### Prompt
Starting at the first line, copy the data below through to the end, exactly.

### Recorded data
########

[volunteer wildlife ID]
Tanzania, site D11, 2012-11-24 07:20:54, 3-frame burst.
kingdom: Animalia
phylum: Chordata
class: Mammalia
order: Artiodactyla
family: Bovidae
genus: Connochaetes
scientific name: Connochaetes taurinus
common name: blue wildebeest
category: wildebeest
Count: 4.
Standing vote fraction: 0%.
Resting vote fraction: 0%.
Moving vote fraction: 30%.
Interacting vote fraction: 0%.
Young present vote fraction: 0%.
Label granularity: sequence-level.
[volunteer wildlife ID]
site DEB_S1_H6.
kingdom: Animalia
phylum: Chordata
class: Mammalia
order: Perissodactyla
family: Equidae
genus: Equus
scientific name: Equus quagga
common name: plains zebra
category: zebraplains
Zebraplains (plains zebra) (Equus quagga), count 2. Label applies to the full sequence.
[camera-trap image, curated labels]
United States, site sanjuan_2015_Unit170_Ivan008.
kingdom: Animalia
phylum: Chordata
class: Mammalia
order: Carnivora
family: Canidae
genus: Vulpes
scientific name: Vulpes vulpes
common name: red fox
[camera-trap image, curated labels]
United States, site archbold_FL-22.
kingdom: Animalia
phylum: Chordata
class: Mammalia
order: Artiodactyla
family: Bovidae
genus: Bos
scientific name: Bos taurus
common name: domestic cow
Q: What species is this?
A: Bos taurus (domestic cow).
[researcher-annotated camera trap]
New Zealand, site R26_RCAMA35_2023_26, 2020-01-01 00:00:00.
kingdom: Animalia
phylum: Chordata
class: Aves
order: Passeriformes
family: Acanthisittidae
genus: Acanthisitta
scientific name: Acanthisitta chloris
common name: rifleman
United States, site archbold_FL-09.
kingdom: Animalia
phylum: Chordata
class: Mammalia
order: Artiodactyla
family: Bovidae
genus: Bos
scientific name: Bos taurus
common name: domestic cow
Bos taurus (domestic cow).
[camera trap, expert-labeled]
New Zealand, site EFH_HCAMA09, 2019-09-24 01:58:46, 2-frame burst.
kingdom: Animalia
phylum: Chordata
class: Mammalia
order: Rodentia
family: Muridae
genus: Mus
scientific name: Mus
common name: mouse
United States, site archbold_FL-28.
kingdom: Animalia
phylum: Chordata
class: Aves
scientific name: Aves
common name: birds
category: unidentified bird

########

### Output of the task
[volunteer wildlife ID]
Tanzania, site D11, 2012-11-24 07:20:54, 3-frame burst.
kingdom: Animalia
phylum: Chordata
class: Mammalia
order: Artiodactyla
family: Bovidae
genus: Connochaetes
scientific name: Connochaetes taurinus
common name: blue wildebeest
category: wildebeest
Count: 4.
Standing vote fraction: 0%.
Resting vote fraction: 0%.
Moving vote fraction: 30%.
Interacting vote fraction: 0%.
Young present vote fraction: 0%.
Label granularity: sequence-level.
[volunteer wildlife ID]
site DEB_S1_H6.
kingdom: Animalia
phylum: Chordata
class: Mammalia
order: Perissodactyla
family: Equidae
genus: Equus
scientific name: Equus quagga
common name: plains zebra
category: zebraplains
Zebraplains (plains zebra) (Equus quagga), count 2. Label applies to the full sequence.
[camera-trap image, curated labels]
United States, site sanjuan_2015_Unit170_Ivan008.
kingdom: Animalia
phylum: Chordata
class: Mammalia
order: Carnivora
family: Canidae
genus: Vulpes
scientific name: Vulpes vulpes
common name: red fox
[camera-trap image, curated labels]
United States, site archbold_FL-22.
kingdom: Animalia
phylum: Chordata
class: Mammalia
order: Artiodactyla
family: Bovidae
genus: Bos
scientific name: Bos taurus
common name: domestic cow
Q: What species is this?
A: Bos taurus (domestic cow).
[researcher-annotated camera trap]
New Zealand, site R26_RCAMA35_2023_26, 2020-01-01 00:00:00.
kingdom: Animalia
phylum: Chordata
class: Aves
order: Passeriformes
family: Acanthisittidae
genus: Acanthisitta
scientific name: Acanthisitta chloris
common name: rifleman
United States, site archbold_FL-09.
kingdom: Animalia
phylum: Chordata
class: Mammalia
order: Artiodactyla
family: Bovidae
genus: Bos
scientific name: Bos taurus
common name: domestic cow
Bos taurus (domestic cow).
[camera trap, expert-labeled]
New Zealand, site EFH_HCAMA09, 2019-09-24 01:58:46, 2-frame burst.
kingdom: Animalia
phylum: Chordata
class: Mammalia
order: Rodentia
family: Muridae
genus: Mus
scientific name: Mus
common name: mouse
United States, site archbold_FL-28.
kingdom: Animalia
phylum: Chordata
class: Aves
scientific name: Aves
common name: birds
category: unidentified bird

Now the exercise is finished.